Richter composed the original soundtrack for the HBO series The Leftovers, created by Damon Lindelof and Tom Perrotta, which was premiered in June 2014. Some of these compositions are included in the albums Memoryhouse and The Blue Notebooks.[75] He also composed the score for the WW1 feature film Testament of Youth in 2014.
In 2016, Richter composed the score to "Nosedive", an episode of Charlie Brooker's Black Mirror. Also that year, he scored Luke Scott's debut feature Morgan and the political thriller Miss Sloane, while his piece "On the Nature of Daylight" opened and closed Denis Villeneuve's film Arrival. "On the Nature Of Daylight" also closes episode 7 of Castle Rock, "The Queen". He composed all the music in BBC One's drama Taboo which was broadcast in January and February 2017.[76]
In 2017, The Current War used Richter's "Spring 1".[77]
In 2017, documentary film maker Nancy Buirski used the track combining Dinah Washington's "This Bitter Earth" with Richter's "On The Nature of Daylight", first heard in Shutter Island, in her film The Rape of Recy Taylor.[78]
In December 2017, an excerpt of Recomposed by Max Richter: Vivaldi – The Four Seasons was used in The Crown season 2 as the theme for Princess Margaret's (Vanessa Kirby) turbulent courtship with photographer Anthony Armstrong-Jones (Matthew Goode).
In 2018, Richter composed music for the films Hostiles by Scott Cooper starring Christian Bale and Rosamund Pike, White Boy Rick starring Matthew McConaughey, the German film Never Look Away, and Mary Queen of Scots starring Saoirse Ronan and Margot Robbie. He also composed music for the mini-series My Brilliant Friend on HBO.
In 2019, Richter scored the film Ad Astra starring Brad Pitt with additional music by Nils Frahm and Lorne Balfe. An excerpt of his rendition of Dona nobis pacem was used for the fifth season of the BBC series Peaky Blinders created by Steven Knight.[79]
In 2021, his piece "On The Nature of Daylight" was, yet again, used in a TV show The Handmaid's Tale for a scene in season 4, episode 9. Interestingly, three years earlier Elisabeth Moss, the lead actress of the show, starred in Richter's music video of the same piece. As a director of the episode, as well as the star, Moss specifically chose the piece.[80][81]
In October 2021, Richter composed the original score for the Apple TV series Invasion.[82]
In 2023 the track "On The Nature of Daylight" was featured in the third episode of the HBO series The Last of Us.[83]
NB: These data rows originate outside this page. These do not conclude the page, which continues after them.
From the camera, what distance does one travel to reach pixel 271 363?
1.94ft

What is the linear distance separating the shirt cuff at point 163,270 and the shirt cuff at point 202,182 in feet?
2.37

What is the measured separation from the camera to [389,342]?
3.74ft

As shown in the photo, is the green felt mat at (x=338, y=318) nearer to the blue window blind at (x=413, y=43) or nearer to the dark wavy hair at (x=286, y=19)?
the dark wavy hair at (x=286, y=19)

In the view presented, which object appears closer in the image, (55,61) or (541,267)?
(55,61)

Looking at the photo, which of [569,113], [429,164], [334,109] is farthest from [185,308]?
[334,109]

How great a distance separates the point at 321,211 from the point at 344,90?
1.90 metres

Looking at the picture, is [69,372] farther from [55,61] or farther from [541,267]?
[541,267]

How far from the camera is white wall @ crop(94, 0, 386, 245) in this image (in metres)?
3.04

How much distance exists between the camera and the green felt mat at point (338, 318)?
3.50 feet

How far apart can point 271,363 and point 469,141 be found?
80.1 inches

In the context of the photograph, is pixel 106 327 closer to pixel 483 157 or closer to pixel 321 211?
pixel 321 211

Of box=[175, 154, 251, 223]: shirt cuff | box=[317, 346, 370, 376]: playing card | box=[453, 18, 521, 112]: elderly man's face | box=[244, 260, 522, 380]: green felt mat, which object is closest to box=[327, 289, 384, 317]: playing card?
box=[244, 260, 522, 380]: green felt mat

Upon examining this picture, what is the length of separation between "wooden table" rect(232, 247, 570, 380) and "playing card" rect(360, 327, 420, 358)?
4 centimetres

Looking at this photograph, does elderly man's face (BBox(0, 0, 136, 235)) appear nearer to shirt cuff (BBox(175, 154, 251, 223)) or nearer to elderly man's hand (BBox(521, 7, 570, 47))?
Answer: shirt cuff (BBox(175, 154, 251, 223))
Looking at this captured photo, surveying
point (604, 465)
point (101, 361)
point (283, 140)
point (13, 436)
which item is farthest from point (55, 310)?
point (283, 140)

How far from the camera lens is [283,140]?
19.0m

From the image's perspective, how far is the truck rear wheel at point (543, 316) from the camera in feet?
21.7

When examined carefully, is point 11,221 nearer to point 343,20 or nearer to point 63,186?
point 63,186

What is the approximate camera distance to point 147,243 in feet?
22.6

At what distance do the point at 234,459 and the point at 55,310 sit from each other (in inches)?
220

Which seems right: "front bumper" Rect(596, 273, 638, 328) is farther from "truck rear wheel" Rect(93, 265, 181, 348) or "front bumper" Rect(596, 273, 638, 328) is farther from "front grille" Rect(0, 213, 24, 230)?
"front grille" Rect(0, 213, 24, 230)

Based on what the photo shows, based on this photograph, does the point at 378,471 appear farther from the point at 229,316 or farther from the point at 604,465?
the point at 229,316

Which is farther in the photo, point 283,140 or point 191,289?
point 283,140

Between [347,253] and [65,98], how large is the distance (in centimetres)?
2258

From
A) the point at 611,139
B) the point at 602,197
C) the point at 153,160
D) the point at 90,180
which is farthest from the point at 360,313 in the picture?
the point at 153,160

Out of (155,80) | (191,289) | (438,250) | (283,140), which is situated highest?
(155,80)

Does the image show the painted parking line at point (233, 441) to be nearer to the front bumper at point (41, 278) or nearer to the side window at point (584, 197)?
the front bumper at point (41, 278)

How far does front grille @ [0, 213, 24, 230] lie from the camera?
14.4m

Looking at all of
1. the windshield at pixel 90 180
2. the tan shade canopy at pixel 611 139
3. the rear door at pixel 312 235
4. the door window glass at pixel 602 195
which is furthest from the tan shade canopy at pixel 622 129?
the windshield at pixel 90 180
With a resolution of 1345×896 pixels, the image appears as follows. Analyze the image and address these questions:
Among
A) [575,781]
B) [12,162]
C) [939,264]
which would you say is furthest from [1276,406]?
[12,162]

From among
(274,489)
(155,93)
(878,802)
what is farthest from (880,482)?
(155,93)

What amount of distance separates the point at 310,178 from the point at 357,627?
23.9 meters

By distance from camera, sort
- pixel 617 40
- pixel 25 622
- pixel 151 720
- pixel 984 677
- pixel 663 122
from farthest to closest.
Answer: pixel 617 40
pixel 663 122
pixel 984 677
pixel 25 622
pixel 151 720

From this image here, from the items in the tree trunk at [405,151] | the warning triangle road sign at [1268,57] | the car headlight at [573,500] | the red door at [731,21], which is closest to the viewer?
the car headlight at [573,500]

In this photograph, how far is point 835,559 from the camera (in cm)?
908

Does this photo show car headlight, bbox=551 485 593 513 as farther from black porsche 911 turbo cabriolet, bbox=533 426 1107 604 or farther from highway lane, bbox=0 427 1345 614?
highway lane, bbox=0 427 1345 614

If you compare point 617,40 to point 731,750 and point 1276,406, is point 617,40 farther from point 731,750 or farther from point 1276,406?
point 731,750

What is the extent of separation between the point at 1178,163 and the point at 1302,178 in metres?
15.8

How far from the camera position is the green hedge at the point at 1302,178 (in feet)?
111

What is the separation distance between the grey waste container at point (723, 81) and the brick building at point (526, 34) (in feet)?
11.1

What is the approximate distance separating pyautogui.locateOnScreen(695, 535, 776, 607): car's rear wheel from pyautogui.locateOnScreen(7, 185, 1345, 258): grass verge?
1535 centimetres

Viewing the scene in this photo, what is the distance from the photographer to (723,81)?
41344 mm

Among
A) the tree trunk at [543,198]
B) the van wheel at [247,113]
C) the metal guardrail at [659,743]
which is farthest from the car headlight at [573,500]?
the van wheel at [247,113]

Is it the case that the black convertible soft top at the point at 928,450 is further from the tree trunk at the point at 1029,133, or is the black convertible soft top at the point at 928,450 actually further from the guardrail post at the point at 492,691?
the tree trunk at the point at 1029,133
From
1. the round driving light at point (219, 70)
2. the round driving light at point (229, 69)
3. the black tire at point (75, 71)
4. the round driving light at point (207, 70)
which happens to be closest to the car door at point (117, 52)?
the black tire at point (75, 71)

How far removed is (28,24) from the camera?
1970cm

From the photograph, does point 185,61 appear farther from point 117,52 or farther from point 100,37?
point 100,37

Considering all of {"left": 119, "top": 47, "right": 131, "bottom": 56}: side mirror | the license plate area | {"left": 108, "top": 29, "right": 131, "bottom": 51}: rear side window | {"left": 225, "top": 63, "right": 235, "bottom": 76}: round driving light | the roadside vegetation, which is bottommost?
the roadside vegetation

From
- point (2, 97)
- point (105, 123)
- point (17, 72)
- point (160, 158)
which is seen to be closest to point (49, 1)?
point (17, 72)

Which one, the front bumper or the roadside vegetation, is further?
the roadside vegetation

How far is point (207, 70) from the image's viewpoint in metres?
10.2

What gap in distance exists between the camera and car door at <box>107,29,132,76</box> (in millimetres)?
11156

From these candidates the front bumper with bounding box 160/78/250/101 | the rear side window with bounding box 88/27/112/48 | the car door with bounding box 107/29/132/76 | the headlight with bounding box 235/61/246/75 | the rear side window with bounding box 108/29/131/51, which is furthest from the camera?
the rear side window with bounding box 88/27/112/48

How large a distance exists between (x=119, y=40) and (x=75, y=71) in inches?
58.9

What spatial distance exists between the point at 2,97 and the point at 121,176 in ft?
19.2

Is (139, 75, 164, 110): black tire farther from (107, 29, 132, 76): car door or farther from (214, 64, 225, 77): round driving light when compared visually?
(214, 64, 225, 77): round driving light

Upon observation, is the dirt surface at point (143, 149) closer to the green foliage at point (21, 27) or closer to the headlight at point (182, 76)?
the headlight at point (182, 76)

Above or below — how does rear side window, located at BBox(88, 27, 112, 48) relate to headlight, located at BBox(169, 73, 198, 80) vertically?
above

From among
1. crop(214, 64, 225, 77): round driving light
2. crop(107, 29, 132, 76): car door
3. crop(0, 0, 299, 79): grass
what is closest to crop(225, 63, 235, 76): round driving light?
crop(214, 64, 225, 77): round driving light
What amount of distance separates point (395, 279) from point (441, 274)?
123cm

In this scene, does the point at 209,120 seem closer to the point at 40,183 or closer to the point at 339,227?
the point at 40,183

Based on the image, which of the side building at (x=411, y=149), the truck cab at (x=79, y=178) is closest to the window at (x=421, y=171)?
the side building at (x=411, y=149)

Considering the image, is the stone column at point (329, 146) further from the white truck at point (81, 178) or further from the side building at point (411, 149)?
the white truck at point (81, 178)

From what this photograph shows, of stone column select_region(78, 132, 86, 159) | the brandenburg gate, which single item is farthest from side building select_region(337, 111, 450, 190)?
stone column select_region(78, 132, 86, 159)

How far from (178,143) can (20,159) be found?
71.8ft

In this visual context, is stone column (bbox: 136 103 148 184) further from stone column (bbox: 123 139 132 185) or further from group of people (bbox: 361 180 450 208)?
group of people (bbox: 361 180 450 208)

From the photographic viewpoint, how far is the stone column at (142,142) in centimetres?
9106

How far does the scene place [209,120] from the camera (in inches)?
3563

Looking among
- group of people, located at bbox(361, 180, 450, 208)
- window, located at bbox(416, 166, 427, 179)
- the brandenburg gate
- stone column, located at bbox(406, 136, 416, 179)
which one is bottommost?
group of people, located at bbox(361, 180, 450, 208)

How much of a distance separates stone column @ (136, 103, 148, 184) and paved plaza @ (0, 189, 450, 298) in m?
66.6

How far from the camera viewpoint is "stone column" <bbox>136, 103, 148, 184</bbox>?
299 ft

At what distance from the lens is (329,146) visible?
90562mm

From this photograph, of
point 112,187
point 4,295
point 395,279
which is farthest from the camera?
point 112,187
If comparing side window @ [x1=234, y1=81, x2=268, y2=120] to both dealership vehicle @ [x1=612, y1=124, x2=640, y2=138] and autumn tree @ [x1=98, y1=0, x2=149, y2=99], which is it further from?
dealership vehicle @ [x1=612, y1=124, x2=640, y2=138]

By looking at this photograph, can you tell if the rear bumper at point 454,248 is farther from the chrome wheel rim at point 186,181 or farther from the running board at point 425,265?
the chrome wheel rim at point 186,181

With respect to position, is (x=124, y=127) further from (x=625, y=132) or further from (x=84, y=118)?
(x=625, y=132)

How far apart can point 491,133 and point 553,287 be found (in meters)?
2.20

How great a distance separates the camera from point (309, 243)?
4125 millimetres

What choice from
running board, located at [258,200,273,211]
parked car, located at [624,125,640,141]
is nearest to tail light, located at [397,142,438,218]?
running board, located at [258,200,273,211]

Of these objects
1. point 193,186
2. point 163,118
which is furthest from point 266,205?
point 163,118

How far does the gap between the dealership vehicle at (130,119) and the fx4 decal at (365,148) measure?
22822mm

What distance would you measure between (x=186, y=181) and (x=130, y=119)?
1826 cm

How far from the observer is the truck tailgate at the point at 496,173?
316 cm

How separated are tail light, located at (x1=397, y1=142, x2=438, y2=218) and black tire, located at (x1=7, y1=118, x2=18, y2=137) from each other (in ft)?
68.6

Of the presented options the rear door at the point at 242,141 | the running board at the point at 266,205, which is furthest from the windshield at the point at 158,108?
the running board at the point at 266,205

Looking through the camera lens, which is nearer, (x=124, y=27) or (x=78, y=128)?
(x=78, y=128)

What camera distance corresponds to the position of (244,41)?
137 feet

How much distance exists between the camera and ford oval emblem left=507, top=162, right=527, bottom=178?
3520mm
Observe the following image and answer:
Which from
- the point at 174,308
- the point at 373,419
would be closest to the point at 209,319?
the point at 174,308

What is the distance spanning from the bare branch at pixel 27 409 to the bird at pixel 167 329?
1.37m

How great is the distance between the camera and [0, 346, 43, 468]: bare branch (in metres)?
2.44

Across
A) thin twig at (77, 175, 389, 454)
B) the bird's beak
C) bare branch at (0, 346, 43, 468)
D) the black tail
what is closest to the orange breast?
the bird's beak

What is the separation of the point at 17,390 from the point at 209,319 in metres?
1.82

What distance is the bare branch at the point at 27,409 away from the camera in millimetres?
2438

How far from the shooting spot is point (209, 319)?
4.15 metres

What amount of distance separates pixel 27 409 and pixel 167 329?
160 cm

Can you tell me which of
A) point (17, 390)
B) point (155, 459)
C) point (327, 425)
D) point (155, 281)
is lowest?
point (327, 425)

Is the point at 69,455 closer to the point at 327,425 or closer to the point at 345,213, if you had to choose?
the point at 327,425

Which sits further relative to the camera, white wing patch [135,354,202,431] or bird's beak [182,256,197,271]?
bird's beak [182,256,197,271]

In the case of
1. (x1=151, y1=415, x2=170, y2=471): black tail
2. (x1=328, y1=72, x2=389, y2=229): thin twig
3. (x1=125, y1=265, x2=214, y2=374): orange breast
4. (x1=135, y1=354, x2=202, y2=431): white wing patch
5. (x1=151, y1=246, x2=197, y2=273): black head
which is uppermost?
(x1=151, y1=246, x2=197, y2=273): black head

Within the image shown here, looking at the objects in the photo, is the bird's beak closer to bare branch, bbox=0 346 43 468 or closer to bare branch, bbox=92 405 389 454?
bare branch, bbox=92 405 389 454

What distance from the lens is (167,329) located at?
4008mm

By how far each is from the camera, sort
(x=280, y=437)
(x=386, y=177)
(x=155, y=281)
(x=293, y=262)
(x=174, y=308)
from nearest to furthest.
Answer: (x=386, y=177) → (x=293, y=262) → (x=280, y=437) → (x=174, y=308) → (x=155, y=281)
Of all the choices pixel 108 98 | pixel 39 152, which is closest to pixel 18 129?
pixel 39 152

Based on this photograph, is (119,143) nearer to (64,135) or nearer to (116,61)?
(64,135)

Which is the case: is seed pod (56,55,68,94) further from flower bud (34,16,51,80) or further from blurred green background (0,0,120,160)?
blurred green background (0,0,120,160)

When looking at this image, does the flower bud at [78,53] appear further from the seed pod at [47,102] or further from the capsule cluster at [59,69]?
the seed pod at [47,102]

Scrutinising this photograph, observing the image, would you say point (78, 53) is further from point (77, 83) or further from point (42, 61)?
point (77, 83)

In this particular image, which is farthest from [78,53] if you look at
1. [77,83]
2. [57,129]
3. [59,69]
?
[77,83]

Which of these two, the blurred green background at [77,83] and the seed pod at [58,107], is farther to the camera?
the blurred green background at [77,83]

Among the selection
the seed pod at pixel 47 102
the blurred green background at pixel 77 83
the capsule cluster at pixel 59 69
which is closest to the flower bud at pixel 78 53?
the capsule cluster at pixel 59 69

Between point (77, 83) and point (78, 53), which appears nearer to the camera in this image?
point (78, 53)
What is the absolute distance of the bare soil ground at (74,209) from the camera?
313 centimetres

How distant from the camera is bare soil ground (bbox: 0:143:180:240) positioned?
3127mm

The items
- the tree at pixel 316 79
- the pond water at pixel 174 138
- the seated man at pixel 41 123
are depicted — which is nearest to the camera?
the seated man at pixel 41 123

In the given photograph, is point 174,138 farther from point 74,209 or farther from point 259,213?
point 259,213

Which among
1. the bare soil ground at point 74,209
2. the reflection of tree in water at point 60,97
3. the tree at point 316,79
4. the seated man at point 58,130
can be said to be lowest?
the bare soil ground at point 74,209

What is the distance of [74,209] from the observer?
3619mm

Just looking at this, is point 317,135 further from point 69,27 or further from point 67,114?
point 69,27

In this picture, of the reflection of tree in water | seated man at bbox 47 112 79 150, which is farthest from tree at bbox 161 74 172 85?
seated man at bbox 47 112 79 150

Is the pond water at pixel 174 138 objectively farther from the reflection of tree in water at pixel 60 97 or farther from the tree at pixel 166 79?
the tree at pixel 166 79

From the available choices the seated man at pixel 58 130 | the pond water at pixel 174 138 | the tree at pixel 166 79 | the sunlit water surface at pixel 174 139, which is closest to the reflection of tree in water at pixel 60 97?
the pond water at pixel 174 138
Ballet, opera and stage works[edit]
Richter wrote the score to Infra as part of a Royal Ballet-commissioned collaboration with choreographer Wayne McGregor and artist Julian Opie. The production was staged at the Royal Opera House in London in 2008. In 2011, Richter composed a chamber opera based on neuroscientist David Eagleman's book Sum: Forty Tales from the Afterlives. The opera was choreographed by Wayne McGregor and premiered at the Royal Opera House Linbury Studio Theatre in 2012. The piece received positive reviews, with London's Evening Standard saying "[it] fits together rather beautifully".[84] Their collaboration continued in April 2014 with Wayne McGregor's 'Kairos'; a ballet set to Richter's recomposition of the Four Seasons and part of a collaborative program involving three different choreographers titled 'Notations' with Ballett Zürich.[85] In 2015 Richter and McGregor collaborated again on a new full-length ballet, Woolf Works, inspired by three novels by Virginia Woolf.[86]
Crystal Pite has also choreographed a ballet to Richter's Vivaldi Recomposed, titled The Seasons' Canon, which premiered at the Opera National de Paris in 2016.[87] Sol Leon and Paul Lightfoot choreographed a piece to Richter's "Exiles" for the Nederlands Dans Theater.[88]
In 2012/13, Richter contributed music to The National Theatre of Scotland's production of Macbeth, starring Alan Cumming. The play opened at New York's Lincoln Centre and subsequently moved to Broadway.[89] The company had previously used Richter's "Last Days" in their acclaimed production of Black Watch.
Richter worked on a project based on Samuel Barber’s Adagio for Strings and Antonio Vivaldi's The Four Seasons and made a ballet with artist Idris Khan.[90]
Richter was called upon again[91] by past collaborator Wayne McGregor to score and produce an adaptation of Margaret Atwood's MaddAddam trilogy commissioned by the National Ballet of Canada and The Royal Ballet in 2022, wherein his orchestral and electronically produced compositions, both alone and together, help to realize Atwood's dystopian vision.
Other collaborations[edit]
In 2010, Richter's soundscape The Anthropocene formed part of Darren Almond's film installation at the White Cube gallery in London. The composer has also collaborated with digital art collective Random International on two projects, contributing scores to the installations Future Self (2012),[92] staged at the MADE space in Berlin, and Rain Room (2012/13) at London's Barbican Centre[93] and MOMA, in New York.[94]
Personal life[edit]
Richter met visual artist Yulia Mahr at the Edinburgh Festival in 1988. They began living together, in Islington, London, in 1993 and went on to have three children, born in 1998, 1999 and 2008. They married in 2003 and celebrated with a garden party.[95]
The couple lives in Oxfordshire[96][97][98] and their three children, two black Labradors and a cat.[99] They have previously also lived in Edinburgh and Berlin.[99]